Derin Tarih olarak bu sayımızda, İslâm medeniyetinin Selçuklular döneminde temelleri atılan çok önemli bir boyutunu, tasavvufun bir kurum ve ilim dalı halinde kökleşmesini ve sistemleşmesini ele alıyoruz. Doğu ile Batı arasında bir köprü vazifesi gören Selçuklu asırları, İslâm coğrafyasının farklı havzalarının iç içe geçerek harmanlandığı, dengesini ve kıvamını bulduğu, Anadolu’nun bugünkü şekliyle mayalandığı, oldukça dikkat çekici bir zaman dilimidir. Selçuklunun taçsız sultanlarını sahneye çıkarmak, Osmanlı medeniyetinin daha iyi anlaşılmasına da yardımcı olacaktır, hiç kuşkusuz.
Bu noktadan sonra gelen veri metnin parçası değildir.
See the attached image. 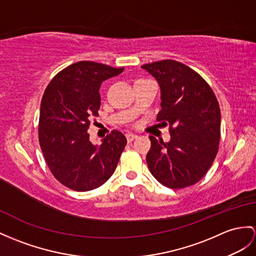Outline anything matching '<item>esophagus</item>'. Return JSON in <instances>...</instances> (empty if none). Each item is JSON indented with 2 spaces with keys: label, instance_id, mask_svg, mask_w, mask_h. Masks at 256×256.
Returning a JSON list of instances; mask_svg holds the SVG:
<instances>
[{
  "label": "esophagus",
  "instance_id": "1",
  "mask_svg": "<svg viewBox=\"0 0 256 256\" xmlns=\"http://www.w3.org/2000/svg\"><path fill=\"white\" fill-rule=\"evenodd\" d=\"M126 138H127V141H128V142H132L134 139L138 138V136L134 134H126Z\"/></svg>",
  "mask_w": 256,
  "mask_h": 256
}]
</instances>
Dosyamızın sayfalarını çevirirken Ebû Bekir Kelâbâzî’den Ebû Nasr es-Serrâc’a, Ebû Abdurrahman es-Sülemî’den Abdulkerim el-Kuşeyrî’ye, İmamu’l-Harameyn el-Cüveynî’den Gazzâlî kardeşlere, Aynulkudât Hemedânî’den Ebû’n-Necîb es-Sühreverdî’ye, Yusuf Hemedânî’den Hoca Ahmed Yesevî’ye, çok sayıda isimle ve hayat öyküleriyle karşılaşacaksınız. Ayrıca satır aralarında nice sultanlar ve vezirler de hikâyeye dâhil olarak tarih içinde kendi rollerini ustalıkla oynayacak. Dosyamızın bu yönüyle, tasavvuf erbabı üzerinden yeni bir tarih okuması yerine geçeceği kanaatindeyiz.
Her zaman olduğu gibi, bu sayımıza da birbirinden kıymetli uzmanlar ve akademisyenler katkıda bulundu. Konunun daha iyi anlaşılması için kaleme aldıkları derinlikli makaleleri için bütün hocalarımıza siz okurlarımız adına müteşekkiriz.